[Start MATERIAL PROVIDED]

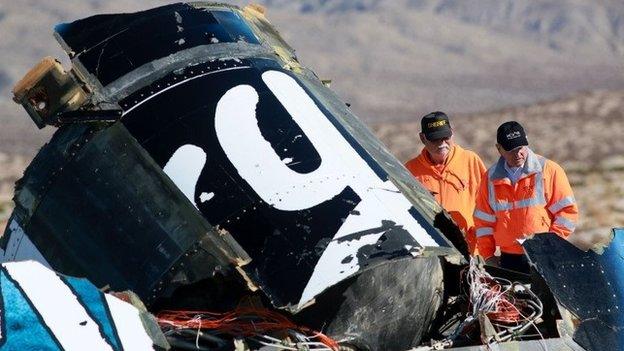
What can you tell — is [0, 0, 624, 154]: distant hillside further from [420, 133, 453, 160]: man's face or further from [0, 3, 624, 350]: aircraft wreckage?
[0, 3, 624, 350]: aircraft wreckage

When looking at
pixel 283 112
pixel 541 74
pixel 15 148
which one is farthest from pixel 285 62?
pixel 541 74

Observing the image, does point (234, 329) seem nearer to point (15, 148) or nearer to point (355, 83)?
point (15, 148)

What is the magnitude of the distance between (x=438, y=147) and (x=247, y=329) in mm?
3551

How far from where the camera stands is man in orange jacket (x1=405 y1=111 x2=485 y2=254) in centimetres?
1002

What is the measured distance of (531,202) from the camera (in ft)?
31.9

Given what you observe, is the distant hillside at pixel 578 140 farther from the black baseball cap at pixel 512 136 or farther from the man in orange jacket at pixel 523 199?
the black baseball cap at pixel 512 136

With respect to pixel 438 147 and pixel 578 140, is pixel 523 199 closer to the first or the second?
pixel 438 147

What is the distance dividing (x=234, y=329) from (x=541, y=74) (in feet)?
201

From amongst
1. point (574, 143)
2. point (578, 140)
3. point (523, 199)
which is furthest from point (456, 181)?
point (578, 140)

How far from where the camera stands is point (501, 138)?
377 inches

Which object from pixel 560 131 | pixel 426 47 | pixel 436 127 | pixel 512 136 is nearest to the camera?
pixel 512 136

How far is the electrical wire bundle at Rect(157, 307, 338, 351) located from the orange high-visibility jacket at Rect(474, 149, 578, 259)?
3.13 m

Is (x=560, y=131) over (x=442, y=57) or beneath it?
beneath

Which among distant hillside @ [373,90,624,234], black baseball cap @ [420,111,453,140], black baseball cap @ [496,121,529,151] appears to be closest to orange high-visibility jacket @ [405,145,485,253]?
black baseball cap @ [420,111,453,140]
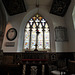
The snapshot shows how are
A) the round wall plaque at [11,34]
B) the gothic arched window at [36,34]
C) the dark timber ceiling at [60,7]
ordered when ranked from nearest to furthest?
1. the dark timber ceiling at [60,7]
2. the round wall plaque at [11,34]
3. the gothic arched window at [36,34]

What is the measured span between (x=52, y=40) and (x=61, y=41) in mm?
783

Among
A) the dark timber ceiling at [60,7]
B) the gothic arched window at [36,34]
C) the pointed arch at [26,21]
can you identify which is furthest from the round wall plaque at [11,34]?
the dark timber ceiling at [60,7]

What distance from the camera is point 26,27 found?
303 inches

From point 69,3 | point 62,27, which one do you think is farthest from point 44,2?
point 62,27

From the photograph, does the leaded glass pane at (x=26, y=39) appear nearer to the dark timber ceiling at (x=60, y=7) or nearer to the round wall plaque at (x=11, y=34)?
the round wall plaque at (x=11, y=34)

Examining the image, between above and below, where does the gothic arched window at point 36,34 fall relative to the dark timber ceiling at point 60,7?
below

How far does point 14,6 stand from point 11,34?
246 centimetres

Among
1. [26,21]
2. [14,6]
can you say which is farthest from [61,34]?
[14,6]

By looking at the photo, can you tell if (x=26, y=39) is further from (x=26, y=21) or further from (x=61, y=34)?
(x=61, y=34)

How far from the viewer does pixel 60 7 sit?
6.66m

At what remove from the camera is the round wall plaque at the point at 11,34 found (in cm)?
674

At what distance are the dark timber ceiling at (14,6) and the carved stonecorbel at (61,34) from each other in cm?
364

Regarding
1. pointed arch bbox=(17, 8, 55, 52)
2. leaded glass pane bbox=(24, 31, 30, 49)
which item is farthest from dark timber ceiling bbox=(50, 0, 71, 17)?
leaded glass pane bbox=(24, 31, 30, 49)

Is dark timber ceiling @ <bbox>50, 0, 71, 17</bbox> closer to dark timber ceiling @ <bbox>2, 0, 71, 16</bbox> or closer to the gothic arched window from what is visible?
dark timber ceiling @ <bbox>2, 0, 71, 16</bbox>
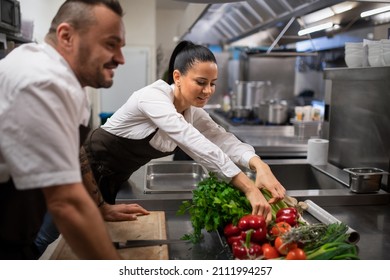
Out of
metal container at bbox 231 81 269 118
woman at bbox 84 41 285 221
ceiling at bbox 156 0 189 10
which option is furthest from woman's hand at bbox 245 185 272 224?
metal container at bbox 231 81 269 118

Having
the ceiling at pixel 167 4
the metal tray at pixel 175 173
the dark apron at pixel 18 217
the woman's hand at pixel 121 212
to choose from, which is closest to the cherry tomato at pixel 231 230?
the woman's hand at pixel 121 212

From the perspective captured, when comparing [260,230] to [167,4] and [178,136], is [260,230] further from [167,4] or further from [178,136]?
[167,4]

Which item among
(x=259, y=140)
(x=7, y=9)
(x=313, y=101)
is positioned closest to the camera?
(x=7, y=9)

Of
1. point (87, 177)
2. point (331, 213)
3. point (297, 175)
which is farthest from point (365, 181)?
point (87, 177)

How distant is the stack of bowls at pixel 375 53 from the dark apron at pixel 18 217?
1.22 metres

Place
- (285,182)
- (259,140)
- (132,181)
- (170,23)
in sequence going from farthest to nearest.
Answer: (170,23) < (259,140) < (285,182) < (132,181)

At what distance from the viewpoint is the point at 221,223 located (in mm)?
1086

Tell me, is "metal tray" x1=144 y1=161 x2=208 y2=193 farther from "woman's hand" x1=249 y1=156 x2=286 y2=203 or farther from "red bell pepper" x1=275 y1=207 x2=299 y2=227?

[End MATERIAL PROVIDED]

AIM: Rewrite the items above, replacing "distant hillside" with "far hillside" everywhere and keeping all other text unchanged. Omit the pictures from the output.

WRITTEN SOLUTION:
What can you tell — is [0, 0, 624, 154]: far hillside further from [420, 133, 453, 160]: man's face or further from [0, 3, 624, 350]: aircraft wreckage?
[0, 3, 624, 350]: aircraft wreckage

When looking at
pixel 283 112
pixel 541 74
pixel 15 148
which one is farthest from pixel 285 62?
pixel 541 74

Observing the image, does point (234, 329) seem nearer to point (15, 148) or nearer to point (355, 83)?
point (15, 148)

What is the magnitude of the distance between (x=438, y=147) and (x=247, y=329) in mm?
3551

How far from where the camera stands is man in orange jacket (x1=405 y1=111 x2=485 y2=254) in centimetres?
1002

What is the measured distance of (531,202) from the camera (in ft)?
31.9

Given what you observe, is the far hillside at pixel 578 140 farther from the black baseball cap at pixel 512 136 or farther from the man in orange jacket at pixel 523 199?
the black baseball cap at pixel 512 136

With respect to pixel 438 147 and pixel 578 140, is pixel 523 199 closer to the first or the second?
pixel 438 147

What is the distance dividing (x=234, y=329) from (x=541, y=74) (in feet)?
201

From amongst
1. point (574, 143)
2. point (578, 140)
3. point (523, 199)
which is furthest from point (456, 181)?
point (578, 140)

How far from where the camera stands is point (501, 138)?
377 inches

Which object from pixel 560 131 | pixel 426 47 | pixel 436 127 | pixel 512 136 is nearest to the camera?
pixel 512 136

How far is the electrical wire bundle at Rect(157, 307, 338, 351) located from the orange high-visibility jacket at Rect(474, 149, 578, 259)?
3.13 m

Is (x=560, y=131) over (x=442, y=57) or beneath it?
beneath

Which among far hillside @ [373,90,624,234], black baseball cap @ [420,111,453,140], black baseball cap @ [496,121,529,151] appears to be closest to orange high-visibility jacket @ [405,145,485,253]?
black baseball cap @ [420,111,453,140]
The snapshot shows how are
A) the round wall plaque at [11,34]
B) the gothic arched window at [36,34]
C) the dark timber ceiling at [60,7]
ordered when ranked from nearest to furthest?
1. the dark timber ceiling at [60,7]
2. the round wall plaque at [11,34]
3. the gothic arched window at [36,34]

What is the measured span between (x=52, y=40) and (x=61, y=41) in mm?
783

Among
A) the dark timber ceiling at [60,7]
B) the gothic arched window at [36,34]
C) the pointed arch at [26,21]
can you identify which is furthest from the round wall plaque at [11,34]?
the dark timber ceiling at [60,7]

What distance from the camera is point 26,27 found?
303 inches

From point 69,3 | point 62,27, which one do you think is farthest from point 44,2?
point 62,27

From the photograph, does the leaded glass pane at (x=26, y=39) appear nearer to the dark timber ceiling at (x=60, y=7) or nearer to the round wall plaque at (x=11, y=34)?
the round wall plaque at (x=11, y=34)

Examining the image, between above and below, where does the gothic arched window at point 36,34 fall relative to the dark timber ceiling at point 60,7?
below

How far does point 14,6 stand from point 11,34?
246 centimetres

Among
1. [26,21]
2. [14,6]
can you say which is farthest from [61,34]?
[14,6]

By looking at the photo, can you tell if (x=26, y=39) is further from (x=26, y=21) or further from (x=61, y=34)?
(x=61, y=34)

How far from the viewer does pixel 60 7 sit?
6.66m

At what remove from the camera is the round wall plaque at the point at 11,34 found (in cm)?
674

At what distance are the dark timber ceiling at (14,6) and the carved stonecorbel at (61,34) from each other in cm?
364

Regarding
1. pointed arch bbox=(17, 8, 55, 52)
2. leaded glass pane bbox=(24, 31, 30, 49)
which item is farthest from dark timber ceiling bbox=(50, 0, 71, 17)?
leaded glass pane bbox=(24, 31, 30, 49)

Is dark timber ceiling @ <bbox>50, 0, 71, 17</bbox> closer to dark timber ceiling @ <bbox>2, 0, 71, 16</bbox> or closer to the gothic arched window from what is visible?
dark timber ceiling @ <bbox>2, 0, 71, 16</bbox>
Out of
metal container at bbox 231 81 269 118
woman at bbox 84 41 285 221
ceiling at bbox 156 0 189 10
which option is furthest from woman's hand at bbox 245 185 272 224?
metal container at bbox 231 81 269 118

Having
the ceiling at pixel 167 4
the metal tray at pixel 175 173
the dark apron at pixel 18 217
the woman's hand at pixel 121 212
to choose from, which is closest to the cherry tomato at pixel 231 230?
the woman's hand at pixel 121 212

From the perspective captured, when comparing [260,230] to [167,4] and [178,136], is [260,230] further from [167,4] or further from [178,136]?
[167,4]

Which item among
(x=259, y=140)
(x=7, y=9)
(x=313, y=101)
is positioned closest to the camera?
(x=7, y=9)

Of
1. point (87, 177)
2. point (331, 213)
3. point (297, 175)
which is farthest from point (365, 181)?
point (87, 177)

How distant is the stack of bowls at pixel 375 53 from the dark apron at pixel 18 217?
1.22 metres

Place
- (285,182)
- (259,140)
- (132,181)
- (170,23)
in sequence going from farthest to nearest.
Answer: (170,23) < (259,140) < (285,182) < (132,181)

At what distance from the viewpoint is the point at 221,223 located (in mm)?
1086

Tell me, is "metal tray" x1=144 y1=161 x2=208 y2=193 farther from "woman's hand" x1=249 y1=156 x2=286 y2=203 or farther from "red bell pepper" x1=275 y1=207 x2=299 y2=227?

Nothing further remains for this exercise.